#### Problem statement
Answer these questions from the Isaiah passage:
1. According to vii. 8, within how many years would Ephraim be dissolved as a people?
2. Judging from Assyrian inscriptions, for how many years did Sennacherib survive the loss of his army?
3. Under whom was the land later repeopled by colonists?

#### Passage to read

● ● ● ● ● ● ●

It will be the happiness of men hereafter to be able to fasten on the religious element in Isaiah, building themselves on the foundation of the Apostles and Prophets, without disturbance from thorny controversies. The confusion into which Biblical studies have fallen in England, the small number of scholars who have investigated, the still smaller who dare to explain, and the power, not always fairly used, of imputing gratuitous assumption or heretical belief to whoever walking like a child, as God's hand shall lead him, reports to inquirers what he

has found, render it a sacred duty to raise two questions, which to scholars more happily placed may seem superfluous. How far does Isaiah contain, not in possibility, but in reality demonstrable by proof, supernatural prediction of events which could not have been foreseen by any exaltation of faith or foreboding? How far, again, does Jesus of Nazareth appear personally predicted as the Messiah of Israel or of Mankind?

On the first of these questions, I will state the tendency of research, without aiming at dogmatic negation. We have seen in the case of Sennacherib, denunciations verified. I incline to consider this a remarkable instance of faith justified by the event; but hardly find it demonstrable that the expectation went beyond foreboding, or that the result transcended the limits of a marvellous Providence. For in order to establish a proof of extra-natural intervention by way of prediction and miracle, we need fuller knowledge than we possess of the relation borne by the finished poems in our volume to the original utterances of Isaiah in point of form, and to the specified events in point of time. Even if no adverse conclusion be suggested by the circumstance that the disaster took place not in Palestine, (Isaiah xiii. 1,) but in the Egyptian desert, (Herod. ii. 141,) or by the inference drawn from Assyrian inscriptions that Sennacherib survived the loss of his army with little diminution of power, for seventeen years, leaving then a prosperous kingdom to his son, (Rawlinson, Ass. Mon. ix.) the absence of the knowledge above desiderated is absence of evidence, and in such absence a positive affirmation can hardly be reached without predisposition. A more distinct instance of apparent prediction is vii. 8, where the dissolution of Ephraim as a people is foretold within sixty-five years. Since, however, Ephraim was dissolved in about twenty years (see Notes), and the

land repeopled by colonists, instead of dispeopled, at a later date under Esar-haddon, the fulfilment is more than difficult to trace. Other reasons will be found for considering the passage exceptional (see Notes). Again, there are chapters of denunciation upon Babylon: but their date is, upon independent though conjectural grounds, more naturally fixed at a date too low for prediction, than at one which would justify it; others upon Edom, as xxix. xxx. to which the same remark applies; or in which no clear issue seems presented to the writer's own mind, xviii. 11, 12. Once more, there are so many woes and burthens upon different lands in succession, that in the course of ages a soil traversed by invaders could hardly fail to experience various fulfilments; but anything like definite prediction of event followed by realisation-in those countries which the Prophets describe, any more than in others which they do not describe—at least such as might serve as a basis for demonstration of extra-natural intervention, is probably impossible to substantiate. I say dialectical demonstration; especially as assumed to be a safer ground for faith than pious experience or moral fitness; nay to be so evident, that law human or Divine obliges to discover it. I do not speak of reverential associations, or inclination to trust beyond the sphere of logical proof one who has a perpetual witness as the Prophet has, in the nobleness of his religious tone. Those who have noticed with regret the Church in successive generations retreating from positions which she once occupied, but which she loses with no detriment, beyond the shame of having misrepresented those who contested them, will divine by an ingenuous instinct, how many claims in this region require to be moderated.

● ● ● ● ● ● ●

#### Entries shown
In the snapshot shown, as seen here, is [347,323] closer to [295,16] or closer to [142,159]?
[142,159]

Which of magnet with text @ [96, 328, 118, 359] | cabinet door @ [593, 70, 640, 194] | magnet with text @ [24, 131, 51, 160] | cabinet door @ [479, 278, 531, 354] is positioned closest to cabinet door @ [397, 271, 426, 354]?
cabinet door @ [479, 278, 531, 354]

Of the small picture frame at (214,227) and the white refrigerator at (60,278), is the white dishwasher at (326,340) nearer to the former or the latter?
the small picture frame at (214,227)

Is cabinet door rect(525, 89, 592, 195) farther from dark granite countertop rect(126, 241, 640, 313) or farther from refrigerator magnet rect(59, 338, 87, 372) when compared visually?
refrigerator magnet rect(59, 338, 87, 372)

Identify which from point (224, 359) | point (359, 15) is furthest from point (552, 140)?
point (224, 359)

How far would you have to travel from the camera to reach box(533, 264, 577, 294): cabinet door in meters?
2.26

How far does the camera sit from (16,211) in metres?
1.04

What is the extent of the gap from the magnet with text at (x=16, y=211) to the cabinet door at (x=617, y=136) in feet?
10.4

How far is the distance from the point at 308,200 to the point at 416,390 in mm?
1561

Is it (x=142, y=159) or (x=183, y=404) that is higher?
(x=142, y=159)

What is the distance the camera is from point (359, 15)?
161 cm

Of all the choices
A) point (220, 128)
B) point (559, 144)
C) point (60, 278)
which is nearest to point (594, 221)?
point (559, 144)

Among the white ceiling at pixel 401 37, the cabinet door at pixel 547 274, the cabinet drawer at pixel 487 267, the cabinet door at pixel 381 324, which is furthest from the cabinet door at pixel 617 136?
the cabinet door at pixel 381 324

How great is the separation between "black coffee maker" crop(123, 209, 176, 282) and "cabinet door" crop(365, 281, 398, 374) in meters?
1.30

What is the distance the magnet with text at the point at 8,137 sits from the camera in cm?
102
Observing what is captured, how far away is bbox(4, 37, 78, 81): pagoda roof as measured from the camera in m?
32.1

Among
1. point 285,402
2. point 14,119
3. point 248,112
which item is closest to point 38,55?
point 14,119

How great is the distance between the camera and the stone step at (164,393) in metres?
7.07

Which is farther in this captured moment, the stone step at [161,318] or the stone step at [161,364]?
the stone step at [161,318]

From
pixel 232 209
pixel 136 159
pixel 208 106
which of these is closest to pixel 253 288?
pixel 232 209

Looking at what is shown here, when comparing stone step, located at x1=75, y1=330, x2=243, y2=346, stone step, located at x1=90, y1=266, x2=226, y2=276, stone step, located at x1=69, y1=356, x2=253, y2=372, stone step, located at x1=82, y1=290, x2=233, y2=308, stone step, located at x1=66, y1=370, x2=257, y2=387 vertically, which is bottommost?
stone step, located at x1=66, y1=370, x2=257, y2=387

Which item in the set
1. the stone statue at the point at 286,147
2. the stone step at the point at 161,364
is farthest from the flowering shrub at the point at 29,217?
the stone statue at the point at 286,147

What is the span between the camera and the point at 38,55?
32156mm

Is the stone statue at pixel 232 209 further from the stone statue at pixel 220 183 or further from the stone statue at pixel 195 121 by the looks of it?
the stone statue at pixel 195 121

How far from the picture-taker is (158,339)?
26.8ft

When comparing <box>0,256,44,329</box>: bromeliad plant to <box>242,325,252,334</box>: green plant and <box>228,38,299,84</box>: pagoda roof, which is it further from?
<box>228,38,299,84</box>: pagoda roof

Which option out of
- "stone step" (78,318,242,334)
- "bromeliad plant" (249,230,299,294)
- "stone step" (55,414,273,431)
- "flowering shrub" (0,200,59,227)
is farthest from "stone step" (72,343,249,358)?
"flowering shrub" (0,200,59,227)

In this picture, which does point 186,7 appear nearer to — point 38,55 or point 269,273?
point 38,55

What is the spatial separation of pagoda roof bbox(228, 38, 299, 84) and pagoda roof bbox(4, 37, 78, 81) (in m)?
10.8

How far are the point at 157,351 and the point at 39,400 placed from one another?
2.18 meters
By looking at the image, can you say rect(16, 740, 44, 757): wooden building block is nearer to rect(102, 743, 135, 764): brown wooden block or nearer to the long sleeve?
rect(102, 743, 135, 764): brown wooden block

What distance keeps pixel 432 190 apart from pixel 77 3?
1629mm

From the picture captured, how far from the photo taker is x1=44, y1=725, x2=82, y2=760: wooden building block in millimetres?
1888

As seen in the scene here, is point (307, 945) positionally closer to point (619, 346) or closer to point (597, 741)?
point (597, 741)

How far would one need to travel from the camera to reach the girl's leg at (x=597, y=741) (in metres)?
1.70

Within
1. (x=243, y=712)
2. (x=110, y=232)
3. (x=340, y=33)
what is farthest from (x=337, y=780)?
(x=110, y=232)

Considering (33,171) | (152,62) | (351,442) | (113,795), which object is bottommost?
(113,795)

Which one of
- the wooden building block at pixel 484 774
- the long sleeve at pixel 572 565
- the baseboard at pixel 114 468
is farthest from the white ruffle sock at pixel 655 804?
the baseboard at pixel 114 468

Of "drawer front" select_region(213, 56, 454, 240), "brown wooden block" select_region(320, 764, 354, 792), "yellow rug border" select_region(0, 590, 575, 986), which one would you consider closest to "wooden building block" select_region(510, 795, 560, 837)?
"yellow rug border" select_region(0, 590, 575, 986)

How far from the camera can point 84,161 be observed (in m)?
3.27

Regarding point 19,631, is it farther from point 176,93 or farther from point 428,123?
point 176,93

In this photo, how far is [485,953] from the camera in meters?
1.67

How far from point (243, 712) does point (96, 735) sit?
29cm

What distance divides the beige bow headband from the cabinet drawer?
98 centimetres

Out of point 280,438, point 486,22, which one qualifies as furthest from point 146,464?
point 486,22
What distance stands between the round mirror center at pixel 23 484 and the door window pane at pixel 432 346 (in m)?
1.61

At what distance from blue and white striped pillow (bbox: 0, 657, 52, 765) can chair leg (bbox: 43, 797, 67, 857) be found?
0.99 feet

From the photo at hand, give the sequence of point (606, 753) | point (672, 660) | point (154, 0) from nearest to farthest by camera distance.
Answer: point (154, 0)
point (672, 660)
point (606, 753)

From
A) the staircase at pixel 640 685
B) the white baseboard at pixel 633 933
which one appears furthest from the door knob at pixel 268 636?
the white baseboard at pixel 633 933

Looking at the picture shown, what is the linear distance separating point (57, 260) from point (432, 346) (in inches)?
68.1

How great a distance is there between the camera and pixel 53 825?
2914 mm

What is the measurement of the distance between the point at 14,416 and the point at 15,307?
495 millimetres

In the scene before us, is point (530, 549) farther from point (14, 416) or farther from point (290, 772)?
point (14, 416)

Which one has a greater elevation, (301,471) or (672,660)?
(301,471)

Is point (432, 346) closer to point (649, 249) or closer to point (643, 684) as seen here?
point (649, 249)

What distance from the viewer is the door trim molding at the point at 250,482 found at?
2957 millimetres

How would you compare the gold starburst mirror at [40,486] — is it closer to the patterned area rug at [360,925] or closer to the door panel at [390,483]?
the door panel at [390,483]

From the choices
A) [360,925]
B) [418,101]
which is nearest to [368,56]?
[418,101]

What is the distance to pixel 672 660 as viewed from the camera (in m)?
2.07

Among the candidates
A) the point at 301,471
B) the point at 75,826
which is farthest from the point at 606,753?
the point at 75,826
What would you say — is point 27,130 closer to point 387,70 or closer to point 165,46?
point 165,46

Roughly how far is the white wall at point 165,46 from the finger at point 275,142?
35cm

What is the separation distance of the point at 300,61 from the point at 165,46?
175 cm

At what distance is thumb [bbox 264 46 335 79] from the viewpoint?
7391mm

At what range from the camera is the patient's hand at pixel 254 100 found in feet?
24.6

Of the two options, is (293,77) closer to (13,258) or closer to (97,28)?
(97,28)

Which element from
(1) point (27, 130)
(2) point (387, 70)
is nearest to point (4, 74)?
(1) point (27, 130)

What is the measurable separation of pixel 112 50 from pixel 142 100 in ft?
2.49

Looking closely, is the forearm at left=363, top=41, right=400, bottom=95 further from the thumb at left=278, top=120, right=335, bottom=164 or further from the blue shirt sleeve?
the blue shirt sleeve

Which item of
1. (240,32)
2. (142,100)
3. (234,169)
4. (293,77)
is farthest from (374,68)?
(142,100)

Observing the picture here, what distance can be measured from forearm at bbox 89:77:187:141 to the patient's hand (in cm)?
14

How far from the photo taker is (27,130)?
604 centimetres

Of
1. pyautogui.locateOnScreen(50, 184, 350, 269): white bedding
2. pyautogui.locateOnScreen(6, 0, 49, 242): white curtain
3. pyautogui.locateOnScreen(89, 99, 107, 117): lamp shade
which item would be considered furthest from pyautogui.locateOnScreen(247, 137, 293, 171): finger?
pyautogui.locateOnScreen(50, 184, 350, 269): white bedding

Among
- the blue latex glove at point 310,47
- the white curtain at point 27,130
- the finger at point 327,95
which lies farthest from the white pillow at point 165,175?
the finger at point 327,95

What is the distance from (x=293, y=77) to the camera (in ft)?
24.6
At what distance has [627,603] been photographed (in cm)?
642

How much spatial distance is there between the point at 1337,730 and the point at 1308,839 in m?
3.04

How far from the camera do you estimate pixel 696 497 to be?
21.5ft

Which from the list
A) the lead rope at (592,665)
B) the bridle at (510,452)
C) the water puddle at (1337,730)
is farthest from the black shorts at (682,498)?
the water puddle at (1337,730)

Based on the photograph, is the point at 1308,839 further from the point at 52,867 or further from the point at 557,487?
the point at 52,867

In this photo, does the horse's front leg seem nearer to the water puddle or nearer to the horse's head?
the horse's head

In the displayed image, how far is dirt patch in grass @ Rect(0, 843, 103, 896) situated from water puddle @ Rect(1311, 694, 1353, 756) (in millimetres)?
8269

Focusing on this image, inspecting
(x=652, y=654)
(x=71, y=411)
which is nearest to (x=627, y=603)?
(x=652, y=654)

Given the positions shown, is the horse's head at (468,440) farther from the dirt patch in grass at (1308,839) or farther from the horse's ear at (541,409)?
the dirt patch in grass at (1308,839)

● ● ● ● ● ● ●

#### Response
1. Ephraim's dissolution was foretold within sixty-five years.
2. Sennacherib survived the loss of his army for seventeen years.
3. The land was repeopled by colonists under Esar-haddon.